__Exercise directions__
Nothing but the lines below between the line holding "genus: Ovis" and the line holding "United States, site archbold_FL-22.", inclusive, should appear in the answer, each set down exactly.

__Provided data__
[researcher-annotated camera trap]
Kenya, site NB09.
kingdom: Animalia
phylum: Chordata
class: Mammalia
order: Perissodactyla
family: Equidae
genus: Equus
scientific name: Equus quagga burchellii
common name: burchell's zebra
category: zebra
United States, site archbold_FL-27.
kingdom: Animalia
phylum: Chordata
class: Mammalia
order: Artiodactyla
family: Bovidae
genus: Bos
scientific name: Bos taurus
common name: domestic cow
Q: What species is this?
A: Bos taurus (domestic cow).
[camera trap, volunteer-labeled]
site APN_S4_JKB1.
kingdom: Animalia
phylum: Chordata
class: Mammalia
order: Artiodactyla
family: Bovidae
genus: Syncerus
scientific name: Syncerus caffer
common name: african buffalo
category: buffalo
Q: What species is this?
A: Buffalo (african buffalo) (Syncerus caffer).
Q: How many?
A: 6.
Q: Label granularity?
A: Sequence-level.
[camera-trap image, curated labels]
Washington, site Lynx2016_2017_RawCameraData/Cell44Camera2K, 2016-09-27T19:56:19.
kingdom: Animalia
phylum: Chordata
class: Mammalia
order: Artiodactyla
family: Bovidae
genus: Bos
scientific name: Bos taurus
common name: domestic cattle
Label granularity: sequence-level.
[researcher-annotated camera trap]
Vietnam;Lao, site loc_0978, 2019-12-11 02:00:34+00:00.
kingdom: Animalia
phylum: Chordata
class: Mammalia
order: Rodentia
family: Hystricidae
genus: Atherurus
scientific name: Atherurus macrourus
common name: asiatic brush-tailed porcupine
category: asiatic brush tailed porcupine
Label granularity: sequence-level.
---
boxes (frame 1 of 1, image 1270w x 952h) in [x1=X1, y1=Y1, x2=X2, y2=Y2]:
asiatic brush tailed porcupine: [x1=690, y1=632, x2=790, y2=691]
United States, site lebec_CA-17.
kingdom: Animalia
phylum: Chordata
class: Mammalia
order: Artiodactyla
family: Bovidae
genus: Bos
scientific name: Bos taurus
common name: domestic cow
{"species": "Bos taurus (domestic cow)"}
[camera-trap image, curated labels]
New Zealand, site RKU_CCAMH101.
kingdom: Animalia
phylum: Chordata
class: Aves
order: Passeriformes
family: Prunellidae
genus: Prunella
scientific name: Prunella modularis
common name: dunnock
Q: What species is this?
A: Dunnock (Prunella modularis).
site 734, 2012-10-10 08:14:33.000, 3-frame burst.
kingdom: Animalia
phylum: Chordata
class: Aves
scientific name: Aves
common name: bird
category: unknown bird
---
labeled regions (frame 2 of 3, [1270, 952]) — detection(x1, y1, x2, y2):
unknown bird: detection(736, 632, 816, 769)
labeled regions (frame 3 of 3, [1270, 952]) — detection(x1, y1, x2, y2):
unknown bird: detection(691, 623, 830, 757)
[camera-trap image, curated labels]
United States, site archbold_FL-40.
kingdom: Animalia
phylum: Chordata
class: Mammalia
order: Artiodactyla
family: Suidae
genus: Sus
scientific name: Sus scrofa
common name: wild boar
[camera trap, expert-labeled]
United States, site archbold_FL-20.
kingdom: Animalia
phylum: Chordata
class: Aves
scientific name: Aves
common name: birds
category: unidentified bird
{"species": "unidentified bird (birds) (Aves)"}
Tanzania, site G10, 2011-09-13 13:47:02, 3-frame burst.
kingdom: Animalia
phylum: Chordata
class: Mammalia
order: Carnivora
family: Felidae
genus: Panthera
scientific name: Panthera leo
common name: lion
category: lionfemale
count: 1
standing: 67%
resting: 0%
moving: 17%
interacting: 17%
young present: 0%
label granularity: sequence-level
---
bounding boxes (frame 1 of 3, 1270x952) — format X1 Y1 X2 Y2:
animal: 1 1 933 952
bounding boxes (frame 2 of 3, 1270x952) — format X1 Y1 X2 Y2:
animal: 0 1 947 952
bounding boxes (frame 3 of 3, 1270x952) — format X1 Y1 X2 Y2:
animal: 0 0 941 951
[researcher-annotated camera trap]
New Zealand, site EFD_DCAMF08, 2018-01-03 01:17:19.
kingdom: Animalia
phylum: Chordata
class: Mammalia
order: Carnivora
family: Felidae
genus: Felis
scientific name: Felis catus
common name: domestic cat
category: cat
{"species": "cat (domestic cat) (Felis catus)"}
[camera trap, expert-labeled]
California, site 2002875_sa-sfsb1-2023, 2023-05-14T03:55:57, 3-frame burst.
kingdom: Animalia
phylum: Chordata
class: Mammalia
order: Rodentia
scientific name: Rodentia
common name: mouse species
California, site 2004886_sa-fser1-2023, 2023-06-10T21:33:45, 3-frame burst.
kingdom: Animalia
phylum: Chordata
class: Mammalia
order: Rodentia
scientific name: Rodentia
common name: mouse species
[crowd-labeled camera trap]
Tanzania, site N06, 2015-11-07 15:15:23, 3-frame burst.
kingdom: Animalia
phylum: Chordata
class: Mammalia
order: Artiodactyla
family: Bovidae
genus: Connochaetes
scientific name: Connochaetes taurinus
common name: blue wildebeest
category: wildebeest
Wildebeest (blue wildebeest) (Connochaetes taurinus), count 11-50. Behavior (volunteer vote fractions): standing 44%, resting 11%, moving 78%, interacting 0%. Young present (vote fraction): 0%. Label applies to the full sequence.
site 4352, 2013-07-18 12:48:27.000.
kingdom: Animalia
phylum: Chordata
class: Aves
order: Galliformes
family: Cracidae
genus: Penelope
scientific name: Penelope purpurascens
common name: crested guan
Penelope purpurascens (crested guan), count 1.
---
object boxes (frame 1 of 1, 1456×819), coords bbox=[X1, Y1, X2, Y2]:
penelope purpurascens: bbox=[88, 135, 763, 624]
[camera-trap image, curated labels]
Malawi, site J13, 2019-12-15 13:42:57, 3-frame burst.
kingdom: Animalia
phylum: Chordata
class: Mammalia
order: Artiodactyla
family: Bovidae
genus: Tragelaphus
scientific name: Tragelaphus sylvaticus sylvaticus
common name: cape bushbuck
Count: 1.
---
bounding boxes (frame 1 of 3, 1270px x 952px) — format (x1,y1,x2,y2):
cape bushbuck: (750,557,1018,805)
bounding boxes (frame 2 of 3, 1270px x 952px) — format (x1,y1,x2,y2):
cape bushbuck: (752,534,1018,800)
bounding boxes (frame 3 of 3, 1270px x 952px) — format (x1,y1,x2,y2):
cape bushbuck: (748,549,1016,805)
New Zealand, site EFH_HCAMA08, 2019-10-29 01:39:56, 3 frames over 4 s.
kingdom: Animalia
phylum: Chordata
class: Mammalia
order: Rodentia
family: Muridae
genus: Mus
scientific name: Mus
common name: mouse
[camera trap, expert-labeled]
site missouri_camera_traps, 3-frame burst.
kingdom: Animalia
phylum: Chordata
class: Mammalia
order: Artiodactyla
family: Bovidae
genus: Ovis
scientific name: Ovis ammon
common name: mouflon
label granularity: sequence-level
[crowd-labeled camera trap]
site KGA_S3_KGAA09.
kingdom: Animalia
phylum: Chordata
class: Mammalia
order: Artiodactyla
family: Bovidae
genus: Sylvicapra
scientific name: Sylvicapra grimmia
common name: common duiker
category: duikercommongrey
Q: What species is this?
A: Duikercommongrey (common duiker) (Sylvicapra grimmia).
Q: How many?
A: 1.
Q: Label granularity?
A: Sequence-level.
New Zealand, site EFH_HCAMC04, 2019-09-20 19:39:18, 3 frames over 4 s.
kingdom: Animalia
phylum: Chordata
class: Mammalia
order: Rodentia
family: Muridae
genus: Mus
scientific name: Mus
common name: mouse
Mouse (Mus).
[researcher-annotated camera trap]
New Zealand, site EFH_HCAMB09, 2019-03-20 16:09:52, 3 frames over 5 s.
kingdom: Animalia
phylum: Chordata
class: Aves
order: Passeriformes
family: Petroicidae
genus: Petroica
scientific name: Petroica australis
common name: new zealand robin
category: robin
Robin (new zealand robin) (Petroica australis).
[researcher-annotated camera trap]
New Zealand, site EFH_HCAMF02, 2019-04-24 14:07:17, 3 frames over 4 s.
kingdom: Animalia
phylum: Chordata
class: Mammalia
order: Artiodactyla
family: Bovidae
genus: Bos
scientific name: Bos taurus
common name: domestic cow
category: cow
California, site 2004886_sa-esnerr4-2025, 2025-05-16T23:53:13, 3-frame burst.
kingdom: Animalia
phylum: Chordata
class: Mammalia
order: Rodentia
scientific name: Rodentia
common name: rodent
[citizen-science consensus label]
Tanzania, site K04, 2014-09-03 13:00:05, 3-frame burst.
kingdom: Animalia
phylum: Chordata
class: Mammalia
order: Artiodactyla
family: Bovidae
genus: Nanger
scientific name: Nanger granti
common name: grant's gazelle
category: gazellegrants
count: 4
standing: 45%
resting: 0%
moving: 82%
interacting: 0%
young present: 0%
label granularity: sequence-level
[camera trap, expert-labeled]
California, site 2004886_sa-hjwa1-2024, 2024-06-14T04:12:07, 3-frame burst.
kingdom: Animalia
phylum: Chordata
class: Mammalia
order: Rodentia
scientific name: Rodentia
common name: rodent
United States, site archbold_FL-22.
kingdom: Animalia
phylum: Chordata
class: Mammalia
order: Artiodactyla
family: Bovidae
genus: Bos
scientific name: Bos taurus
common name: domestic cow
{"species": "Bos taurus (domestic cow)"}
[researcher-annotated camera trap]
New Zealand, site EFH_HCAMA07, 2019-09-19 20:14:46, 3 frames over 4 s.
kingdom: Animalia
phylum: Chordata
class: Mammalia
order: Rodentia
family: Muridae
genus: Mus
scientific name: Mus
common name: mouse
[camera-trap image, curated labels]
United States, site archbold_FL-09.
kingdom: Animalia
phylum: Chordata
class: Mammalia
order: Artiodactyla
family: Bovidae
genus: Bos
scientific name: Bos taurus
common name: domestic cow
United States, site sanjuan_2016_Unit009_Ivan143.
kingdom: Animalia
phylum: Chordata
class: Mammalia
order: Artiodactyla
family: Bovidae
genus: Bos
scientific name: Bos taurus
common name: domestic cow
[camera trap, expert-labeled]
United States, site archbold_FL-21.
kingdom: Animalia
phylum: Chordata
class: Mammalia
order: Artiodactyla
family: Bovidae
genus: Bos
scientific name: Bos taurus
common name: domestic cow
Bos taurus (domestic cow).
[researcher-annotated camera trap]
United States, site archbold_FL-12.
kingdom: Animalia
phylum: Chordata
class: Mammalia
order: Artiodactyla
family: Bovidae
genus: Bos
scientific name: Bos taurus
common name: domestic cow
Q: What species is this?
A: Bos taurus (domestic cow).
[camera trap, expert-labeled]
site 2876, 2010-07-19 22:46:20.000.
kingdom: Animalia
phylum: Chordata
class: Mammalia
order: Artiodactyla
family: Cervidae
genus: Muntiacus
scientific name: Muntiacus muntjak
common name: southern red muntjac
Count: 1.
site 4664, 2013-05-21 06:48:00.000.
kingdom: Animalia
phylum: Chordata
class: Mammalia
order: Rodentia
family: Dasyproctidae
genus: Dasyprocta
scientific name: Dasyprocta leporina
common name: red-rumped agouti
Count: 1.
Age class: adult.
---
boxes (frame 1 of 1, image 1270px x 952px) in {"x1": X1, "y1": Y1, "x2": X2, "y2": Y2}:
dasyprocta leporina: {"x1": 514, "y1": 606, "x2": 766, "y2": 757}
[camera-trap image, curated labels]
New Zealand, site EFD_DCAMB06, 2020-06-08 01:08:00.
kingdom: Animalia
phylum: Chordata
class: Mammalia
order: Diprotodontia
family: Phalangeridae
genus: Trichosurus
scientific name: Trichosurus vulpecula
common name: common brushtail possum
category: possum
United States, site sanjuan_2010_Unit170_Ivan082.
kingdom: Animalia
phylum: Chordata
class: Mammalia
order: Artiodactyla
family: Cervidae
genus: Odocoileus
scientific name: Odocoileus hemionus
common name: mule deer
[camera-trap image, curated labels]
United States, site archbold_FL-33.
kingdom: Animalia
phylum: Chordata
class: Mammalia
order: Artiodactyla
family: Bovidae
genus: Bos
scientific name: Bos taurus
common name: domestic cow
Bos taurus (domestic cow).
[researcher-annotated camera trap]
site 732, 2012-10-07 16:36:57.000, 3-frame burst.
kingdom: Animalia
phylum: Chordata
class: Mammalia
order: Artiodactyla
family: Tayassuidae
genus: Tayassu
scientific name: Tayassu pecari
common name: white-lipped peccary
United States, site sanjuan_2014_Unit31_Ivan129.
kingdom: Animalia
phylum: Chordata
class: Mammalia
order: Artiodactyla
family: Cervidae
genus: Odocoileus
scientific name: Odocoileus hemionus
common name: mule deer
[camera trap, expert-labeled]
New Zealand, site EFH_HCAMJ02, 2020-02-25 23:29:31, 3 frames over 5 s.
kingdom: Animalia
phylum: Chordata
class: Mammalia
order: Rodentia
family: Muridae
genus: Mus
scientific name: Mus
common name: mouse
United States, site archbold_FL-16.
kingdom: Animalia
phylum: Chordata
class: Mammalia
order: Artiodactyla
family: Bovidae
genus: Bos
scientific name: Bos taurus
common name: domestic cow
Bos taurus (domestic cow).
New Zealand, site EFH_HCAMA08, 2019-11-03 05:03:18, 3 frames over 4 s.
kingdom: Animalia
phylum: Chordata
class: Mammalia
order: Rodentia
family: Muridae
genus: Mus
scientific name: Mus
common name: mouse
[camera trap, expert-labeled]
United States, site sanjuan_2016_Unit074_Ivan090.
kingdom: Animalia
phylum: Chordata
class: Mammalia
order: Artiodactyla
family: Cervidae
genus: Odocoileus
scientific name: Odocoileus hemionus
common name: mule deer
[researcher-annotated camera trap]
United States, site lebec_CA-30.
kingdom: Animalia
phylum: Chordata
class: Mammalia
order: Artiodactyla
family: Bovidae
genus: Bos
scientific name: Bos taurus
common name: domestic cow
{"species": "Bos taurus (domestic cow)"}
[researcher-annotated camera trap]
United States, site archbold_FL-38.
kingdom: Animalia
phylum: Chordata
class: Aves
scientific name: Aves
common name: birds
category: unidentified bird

__Result of the task__
genus: Ovis
scientific name: Ovis ammon
common name: mouflon
label granularity: sequence-level
[crowd-labeled camera trap]
site KGA_S3_KGAA09.
kingdom: Animalia
phylum: Chordata
class: Mammalia
order: Artiodactyla
family: Bovidae
genus: Sylvicapra
scientific name: Sylvicapra grimmia
common name: common duiker
category: duikercommongrey
Q: What species is this?
A: Duikercommongrey (common duiker) (Sylvicapra grimmia).
Q: How many?
A: 1.
Q: Label granularity?
A: Sequence-level.
New Zealand, site EFH_HCAMC04, 2019-09-20 19:39:18, 3 frames over 4 s.
kingdom: Animalia
phylum: Chordata
class: Mammalia
order: Rodentia
family: Muridae
genus: Mus
scientific name: Mus
common name: mouse
Mouse (Mus).
[researcher-annotated camera trap]
New Zealand, site EFH_HCAMB09, 2019-03-20 16:09:52, 3 frames over 5 s.
kingdom: Animalia
phylum: Chordata
class: Aves
order: Passeriformes
family: Petroicidae
genus: Petroica
scientific name: Petroica australis
common name: new zealand robin
category: robin
Robin (new zealand robin) (Petroica australis).
[researcher-annotated camera trap]
New Zealand, site EFH_HCAMF02, 2019-04-24 14:07:17, 3 frames over 4 s.
kingdom: Animalia
phylum: Chordata
class: Mammalia
order: Artiodactyla
family: Bovidae
genus: Bos
scientific name: Bos taurus
common name: domestic cow
category: cow
California, site 2004886_sa-esnerr4-2025, 2025-05-16T23:53:13, 3-frame burst.
kingdom: Animalia
phylum: Chordata
class: Mammalia
order: Rodentia
scientific name: Rodentia
common name: rodent
[citizen-science consensus label]
Tanzania, site K04, 2014-09-03 13:00:05, 3-frame burst.
kingdom: Animalia
phylum: Chordata
class: Mammalia
order: Artiodactyla
family: Bovidae
genus: Nanger
scientific name: Nanger granti
common name: grant's gazelle
category: gazellegrants
count: 4
standing: 45%
resting: 0%
moving: 82%
interacting: 0%
young present: 0%
label granularity: sequence-level
[camera trap, expert-labeled]
California, site 2004886_sa-hjwa1-2024, 2024-06-14T04:12:07, 3-frame burst.
kingdom: Animalia
phylum: Chordata
class: Mammalia
order: Rodentia
scientific name: Rodentia
common name: rodent
United States, site archbold_FL-22.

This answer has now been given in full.